**Dataset extract**:

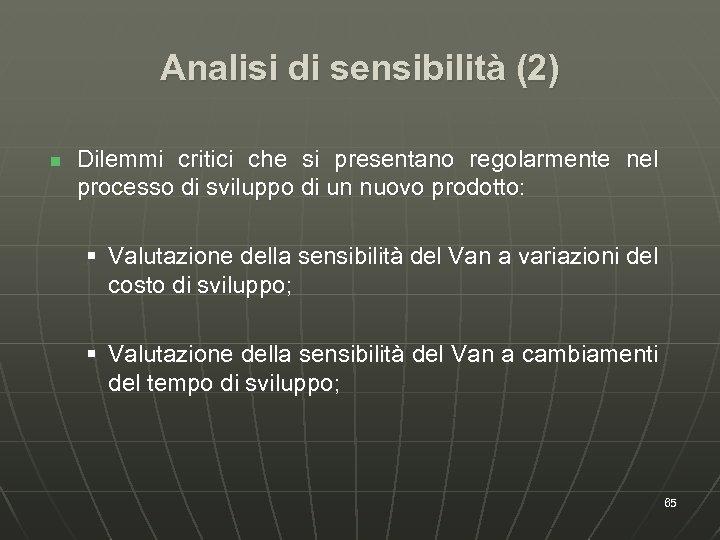 Analisi di sensibilità (2) n Dilemmi critici che si presentano regolarmente nel processo di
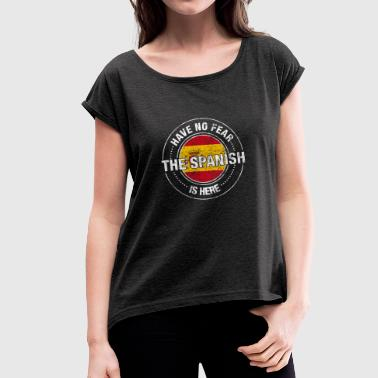 Have No Fear The Spanish Is Here - Women's T-shirt with rolled up sleeves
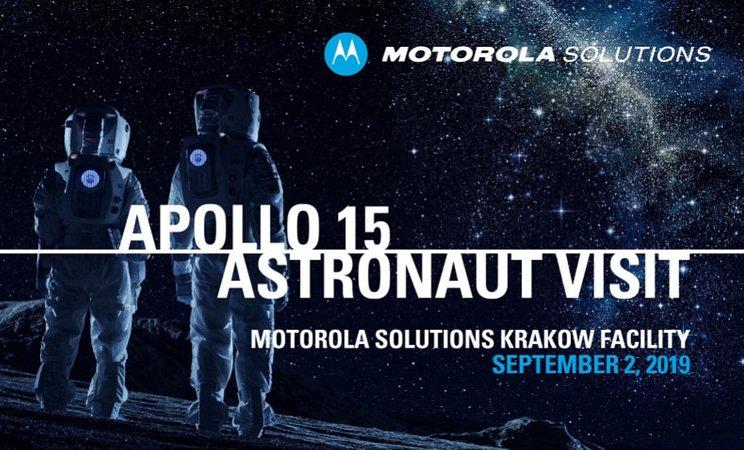ZAPROSZENIE DLA MEDIÓW Wizyta Astronauty Apollo 15 w krakowskim oddziale Motoroli Solutions - 2 września 2019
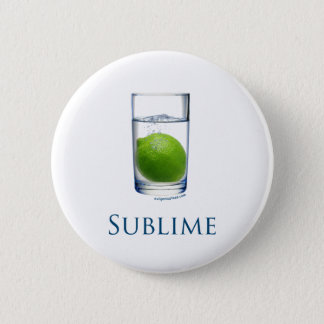 Sublime funny 6 cm round badge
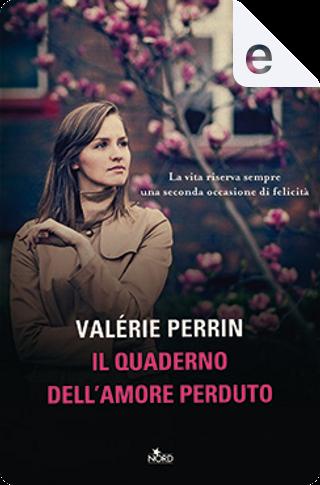 Il quaderno dell'amore perduto by Valérie Perrin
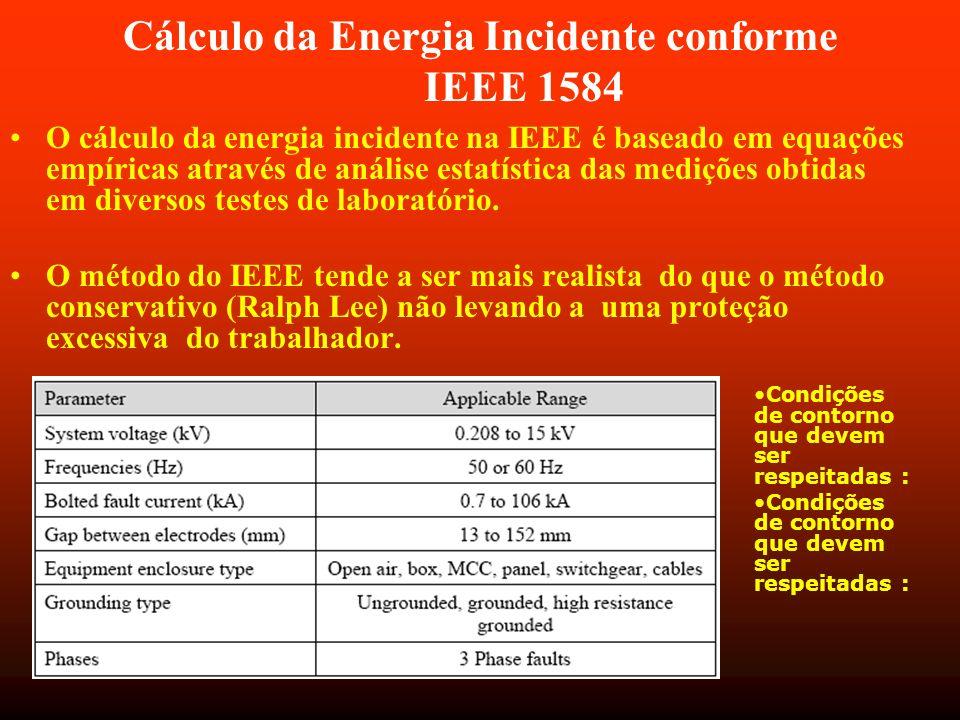 Cálculo da Energia Incidente conforme IEEE 1584 O cálculo da energia incidente na IEEE é baseado em equações empíricas através de análise estatística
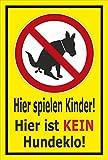 Schild – Hier ist kein Hundeklo – Hier spielen Kinder – 15x10cm, 30x20cm und 45x30cm – Bohrlöcher Aufkleber Hartschaum Aluverbund -S00187-025-C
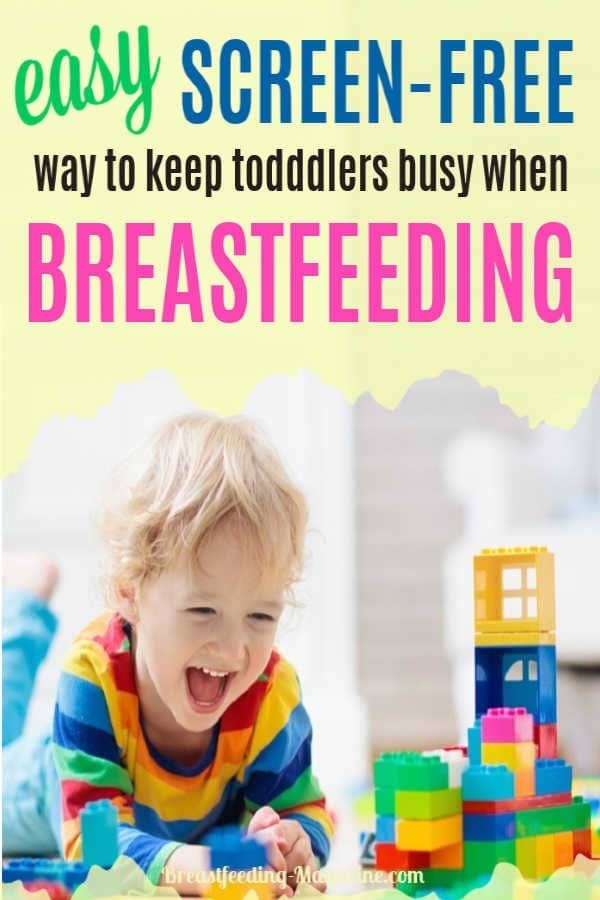 Easy Screen-Free Toddlers When Breastfeeding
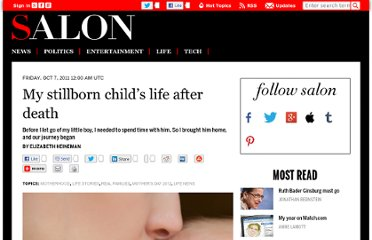 http://www.salon.com/2011/10/07/my_stillborn_childs_life_after_death/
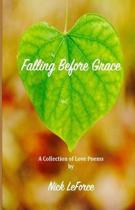 Falling Before Grace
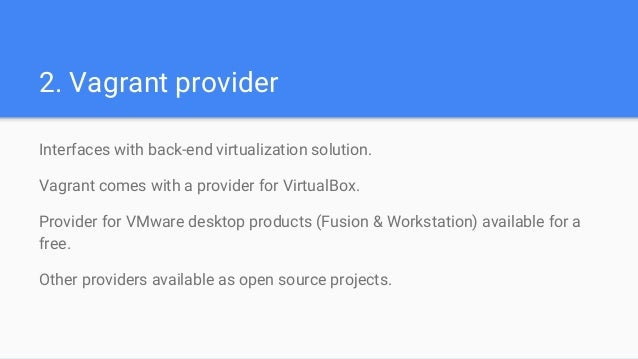 2. Vagrant provider Interfaces with back-end virtualization solution. Vagrant comes with a provider for VirtualBox. Provid...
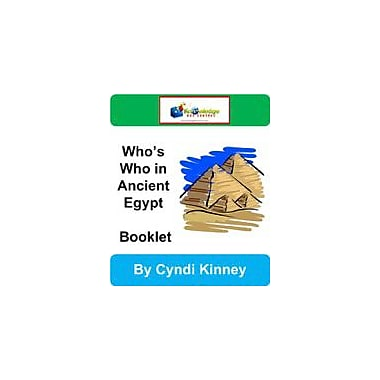 Knowledge Box Central Who's Who In Ancient Egypt Booklet History Workbook, Kindergarten - Grade 8 [eBook]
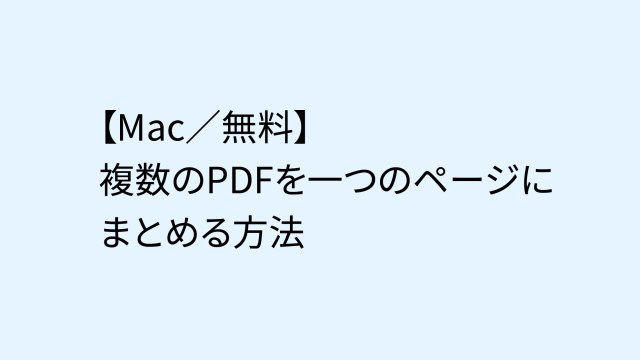 【Mac/無料】複数のPDFを一つのページにまとめる方法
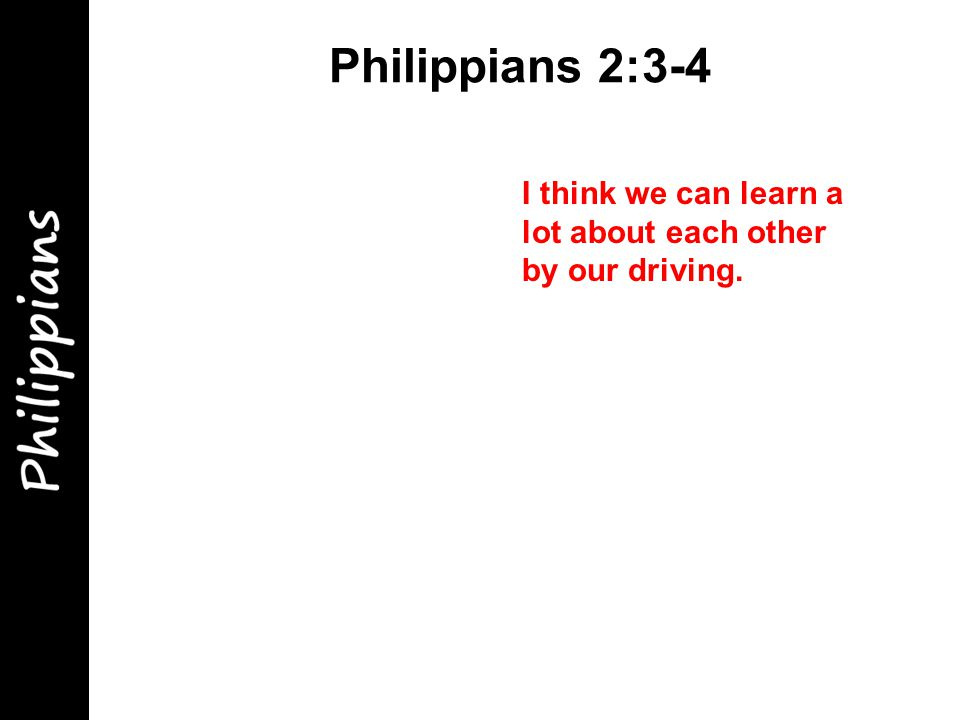 Philippians 2:3-4 I think we can learn a lot about each other by our driving.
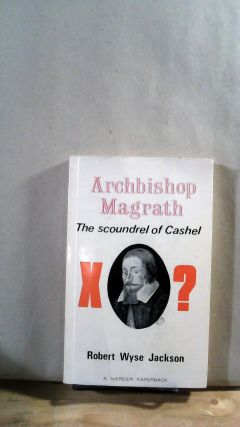 Archbiship Magrath: The Scoundrel of Cashel. Robert Wyse JACKSON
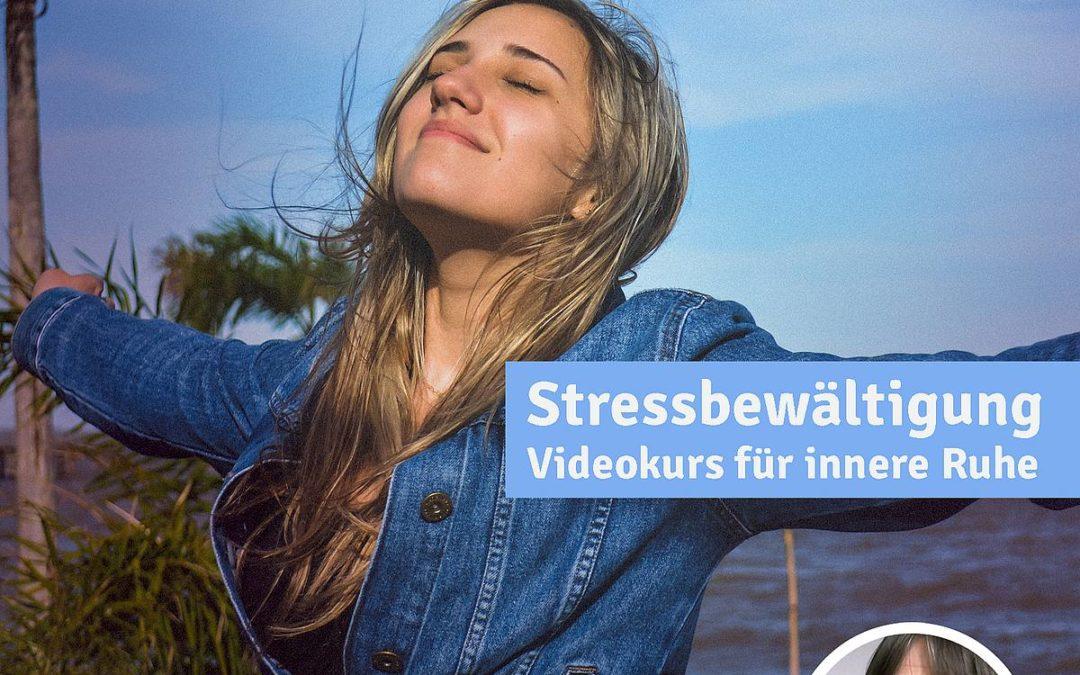 Stressbewältigung: Video-Kurs für innere Ruhe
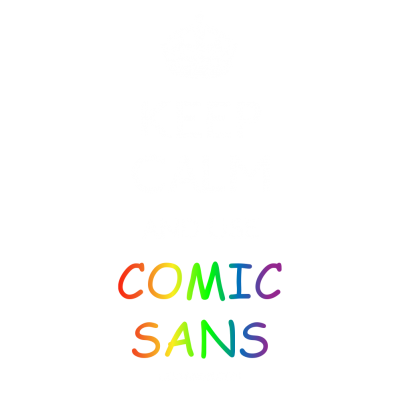 Keep Calm Comic Sans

**What you should do**: Please reproduce nothing but the lines from the one containing "Philippians 2:3-4 I" through the closing line of the listing, retyped word for word, pictures excluded.

**Expected answer**:
 Philippians 2:3-4 I think we can learn a lot about each other by our driving.
 Archbiship Magrath: The Scoundrel of Cashel. Robert Wyse JACKSON
 Stressbewältigung: Video-Kurs für innere Ruhe
 Keep Calm Comic Sans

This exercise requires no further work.